Stated goal: Reproduce the entries below word for word, leaving out the pictures.

Input rows:
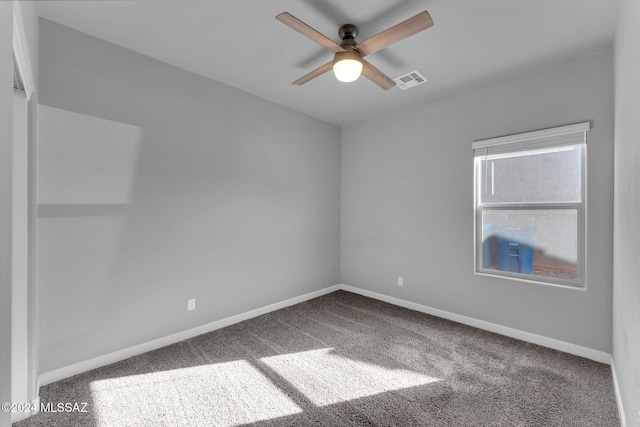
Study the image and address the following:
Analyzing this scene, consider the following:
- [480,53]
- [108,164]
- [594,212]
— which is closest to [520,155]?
[594,212]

Solution to the problem:
Study the image and address the following:
Analyzing this scene, consider the following:
- [480,53]
- [108,164]
- [594,212]
— which is closest to [520,155]?
[594,212]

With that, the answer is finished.